Sur une question de maître Voirin, la victime dit qu’elle était bien au courant des troubles psychiatriques de son conjoint. « Il a été transparent là-dessus, il m’a parlé de ses hospitalisations, du psychiatre, etc. ... J’ai peut-être eu le syndrome du sauveur, de me dire qu’à grands coups de bonheur, ça finirait par aller. Pendant ces 5 années, à chaque fois qu’il était en crise je mettais ça sur le compte de la maladie. » Peu avant, la présidente demandait au gaillard, « comment voyez-vous l’avenir ? » La masse s’est effondrée, en pleurs, en chagrin. « Je ne sais pas. »

Injection retard, doses augmentées

Le prévenu s’est apaisé, sans doute d’entendre les propos paisibles et plutôt tendres, de madame. Il promet qu’il ne cherchera pas à la revoir. Son casier est vierge, il a été artisan longtemps mais ne travaille plus, il perçoit l’AAH. Aujourd’hui il a une injection mensuelle, « le psychiatre a doublé la dose, c’était pas assez. » Il reconnaît honnêtement n’être « pas toujours » en capacité de tirer la sonnette d’alarme quand il sent qu’il ne va pas bien. C’est bien pourquoi le parquet était sur les dents, de ne pouvoir mettre la main dessus.

« Cet homme est aussi victime. Pas au sens de la loi mais parce qu’il est malade »

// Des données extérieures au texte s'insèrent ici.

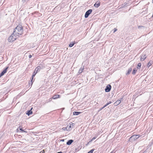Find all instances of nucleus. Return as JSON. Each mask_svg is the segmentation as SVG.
Instances as JSON below:
<instances>
[{
  "mask_svg": "<svg viewBox=\"0 0 153 153\" xmlns=\"http://www.w3.org/2000/svg\"><path fill=\"white\" fill-rule=\"evenodd\" d=\"M23 27L20 24H19L14 29L13 32L15 33V37H17V36H19V35H22L23 33Z\"/></svg>",
  "mask_w": 153,
  "mask_h": 153,
  "instance_id": "obj_1",
  "label": "nucleus"
},
{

Maître Leplomb pour la victime demande le maintien du port du BAR et des dommages et intérêts. La procureur requiert une peine de 10 mois dont 6 mois seraient assortis d’un sursis probatoire renforcé pendant deux ans. Obligations de soins, de travailler, et port d’un BAR. « Ok, il est malade, mais la victime on, en fait quoi ? » Sur ce dernier point, maître Voirin se fait vibrante sur la question de la maladie mentale. « Je ne plaide pas de relaxe mais cet homme est aussi victime. Victime, pas au sens de la loi mais parce qu’il est malade. (...) Sa personnalité explique les faits, il a eu 8 classements sans suite pour irresponsabilité pénale. (...) Il doit prendre des traitements qui inhibent sa pensée, il n’a aucun avenir. Aucun avenir professionnel, aucun avenir personnel. Aux yeux de la loi il y a deux victimes (madame et son fils, mais pas de poursuite relative à l’enfant, ndla), au regard de la vie, il y en a trois. »

Maintien du port du BAR

Le délibéré est long (l’audience aura duré 3h30). Le tribunal déclare le prévenu coupable, le condamne à la peine de 7 mois de prison entièrement assortis d’un sursis probatoire renforcé pendant 2 ans. Obligations de suivre des soins psychiatriques - y compris de se faire hospitaliser si c’est nécessaire -, indemniser la victime, et obligation de porter un BAR.